Why would anyone blame Amtrak? The city can’t make CSX change the yard or the track infrastructure.
ACCA yard is slowly being addressed, but you can see why this was such a fail if they weren’t planning this from the very beginning. It’s like they’re all “oh, how surprising that we can’t get trains through there–oops!”
Here is the text from a 2004 article spelling out what a messy bottleneck the whole thing has been from the get-go.
https://www.ble-t.org/pr/news/pf_headline.asp?id=10813
Clay Street, thanks for the link! But, maybe my idea after reading this may be a bit simplistic but why can’t they simply build an overpass through the yard dedicated to Amtrak? These photos reminded me of it…
http://www.piedmontsub.com/graphics/RichmondVA3cross.jpg
http://lh5.ggpht.com/-wmylP3lV5AA/U-pPUhCECLI/AAAAAAAA5pg/0tDrFNZdD2s/Imagens%252520engra%2525C3%2525A7adas%252520e%252520curiosas%2525205_thumb.jpg?imgmax=800
And we are not talking about miles of track to be built but only a 1-mile stretch to overpass the entire yard – maybe like what we see along Dock Street with the elevated tracks. Just an idea.
the one thing not in favor of main st station being the main richmond station is that it is not on the main north-south rail line.
trains running north / south of richmond have to detour onto east-west rail lines utilized heavily for freight traffic.
if every north-south bound train has to detour to east-west lines to get downtown, this is going to delay a lot of rail traffic.
i’m surprised nobody brought this up.
now, if CSX works out something so that there is an extra spur running from the north-south line to main st, then when DC-RVA high speed rail becomes possible, it should indeed stop downtown.
but – the staples mill station is a nightmare to enter/exit and has all the charm of a cinderblock.
ok i see _everyone_ brought the bad-location/rail congestion issue up.
apologies for poor observation on my part.

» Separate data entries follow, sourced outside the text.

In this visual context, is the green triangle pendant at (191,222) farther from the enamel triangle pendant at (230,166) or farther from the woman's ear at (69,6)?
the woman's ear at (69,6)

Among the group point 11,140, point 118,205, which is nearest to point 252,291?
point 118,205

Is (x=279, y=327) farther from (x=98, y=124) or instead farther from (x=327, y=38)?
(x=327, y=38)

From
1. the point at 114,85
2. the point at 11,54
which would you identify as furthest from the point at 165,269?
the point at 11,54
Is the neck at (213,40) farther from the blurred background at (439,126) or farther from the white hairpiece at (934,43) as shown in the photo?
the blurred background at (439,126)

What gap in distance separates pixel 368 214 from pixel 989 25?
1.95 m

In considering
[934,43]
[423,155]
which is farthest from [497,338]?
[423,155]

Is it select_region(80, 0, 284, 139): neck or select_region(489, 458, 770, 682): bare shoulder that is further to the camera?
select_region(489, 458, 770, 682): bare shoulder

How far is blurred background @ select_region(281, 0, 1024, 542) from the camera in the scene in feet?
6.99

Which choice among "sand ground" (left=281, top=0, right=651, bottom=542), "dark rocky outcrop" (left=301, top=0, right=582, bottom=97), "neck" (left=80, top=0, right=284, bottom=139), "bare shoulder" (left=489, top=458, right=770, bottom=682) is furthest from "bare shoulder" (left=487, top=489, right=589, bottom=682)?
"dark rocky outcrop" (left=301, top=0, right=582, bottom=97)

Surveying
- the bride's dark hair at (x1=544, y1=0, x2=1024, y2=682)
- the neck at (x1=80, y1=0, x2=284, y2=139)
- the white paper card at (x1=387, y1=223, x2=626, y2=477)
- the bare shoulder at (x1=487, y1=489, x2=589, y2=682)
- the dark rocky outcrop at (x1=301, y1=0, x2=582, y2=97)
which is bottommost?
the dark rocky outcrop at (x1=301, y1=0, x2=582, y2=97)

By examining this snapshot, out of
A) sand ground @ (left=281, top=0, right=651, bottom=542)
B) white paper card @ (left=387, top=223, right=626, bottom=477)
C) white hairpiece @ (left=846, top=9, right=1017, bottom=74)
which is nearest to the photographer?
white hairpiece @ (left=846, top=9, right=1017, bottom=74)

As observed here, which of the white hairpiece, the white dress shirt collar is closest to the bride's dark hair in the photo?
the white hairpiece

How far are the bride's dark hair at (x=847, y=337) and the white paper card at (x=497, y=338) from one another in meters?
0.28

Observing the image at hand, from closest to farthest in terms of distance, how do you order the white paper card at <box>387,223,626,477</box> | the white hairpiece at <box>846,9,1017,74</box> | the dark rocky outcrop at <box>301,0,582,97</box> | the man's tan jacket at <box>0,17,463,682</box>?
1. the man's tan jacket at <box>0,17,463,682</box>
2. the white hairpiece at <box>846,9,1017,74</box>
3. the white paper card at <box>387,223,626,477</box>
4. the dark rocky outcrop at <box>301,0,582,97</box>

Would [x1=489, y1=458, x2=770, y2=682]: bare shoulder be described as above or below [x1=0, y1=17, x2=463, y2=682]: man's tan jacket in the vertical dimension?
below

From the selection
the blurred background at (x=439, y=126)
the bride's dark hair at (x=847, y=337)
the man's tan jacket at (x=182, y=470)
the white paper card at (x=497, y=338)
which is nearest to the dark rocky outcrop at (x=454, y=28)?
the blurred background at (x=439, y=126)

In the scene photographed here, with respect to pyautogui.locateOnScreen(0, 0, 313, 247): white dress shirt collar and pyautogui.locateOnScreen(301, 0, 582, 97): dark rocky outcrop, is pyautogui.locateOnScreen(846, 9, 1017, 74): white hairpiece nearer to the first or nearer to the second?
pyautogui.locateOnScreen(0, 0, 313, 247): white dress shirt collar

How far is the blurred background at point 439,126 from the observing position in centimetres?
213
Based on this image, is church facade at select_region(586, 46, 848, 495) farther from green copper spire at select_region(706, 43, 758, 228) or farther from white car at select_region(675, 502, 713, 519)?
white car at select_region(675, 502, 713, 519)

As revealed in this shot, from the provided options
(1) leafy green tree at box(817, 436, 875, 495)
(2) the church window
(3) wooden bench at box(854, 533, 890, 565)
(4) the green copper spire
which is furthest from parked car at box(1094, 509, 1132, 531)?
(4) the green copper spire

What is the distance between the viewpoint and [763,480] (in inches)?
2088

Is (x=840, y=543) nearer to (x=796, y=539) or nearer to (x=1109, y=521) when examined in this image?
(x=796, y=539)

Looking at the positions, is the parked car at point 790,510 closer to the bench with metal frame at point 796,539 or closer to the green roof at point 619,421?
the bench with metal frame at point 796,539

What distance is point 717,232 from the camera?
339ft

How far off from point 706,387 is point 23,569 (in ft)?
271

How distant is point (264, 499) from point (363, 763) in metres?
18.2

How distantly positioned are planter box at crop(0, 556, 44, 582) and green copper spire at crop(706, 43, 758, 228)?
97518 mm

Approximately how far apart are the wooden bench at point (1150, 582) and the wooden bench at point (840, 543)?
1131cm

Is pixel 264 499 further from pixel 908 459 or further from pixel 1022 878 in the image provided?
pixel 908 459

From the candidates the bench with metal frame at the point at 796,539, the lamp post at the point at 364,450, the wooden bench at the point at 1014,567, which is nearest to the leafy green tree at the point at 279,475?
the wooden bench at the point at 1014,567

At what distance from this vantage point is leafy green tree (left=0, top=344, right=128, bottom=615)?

@24 Clay Street: you pretty much nailed it. By way of history: The original renovation of Main St. Station was done with Fed funds from an ISTEA grant (Intermodal Surface Transportation Enhancement Act). I don’t know what it is called now, but assume that the most recent work was most likely covered by something like that, too. Intermodal meant what it implies, that it involved trains, buses (hmm, that mega bus thing), bikes, etc. ISTEA (pronounced like ice tea) was a big deal back in the late 1980s and into the 1990s. Some areas used grant funds from it to reclaim old, abandoned rail tracks and turn them into bike paths or walkways. There were all sorts of uses of those funds, and not all were a waste. I don’t think anyone at the time, though, thought through to the possibility of high speed rail and the ACCA yard; reclaiming the train station was the big deal.
I know for a fact that the Maglev high speed train with main service between Richmond to DC, was on the table because one of our former attorneys at the law firm I worked for was representing it. This was one of the reasons for the initial condo-apartment boom… to be ready for the influx of commuters to move to cheaper properties in Richmond along the Maglev corridor. This was during the same time as the 2003 grand opening.
A quick question to #29- Was ISTEA used for Rails-to-Trails in some places? If so, that was a heck of a good idea. ‘ve lived in 3 states so far that had trails from that program.
Yes it was. Sorry I can’t remember any local examples, but I remember hearing about it. At one point I went to a workshop sponsored by VDOT and that was one of the things they mentioned.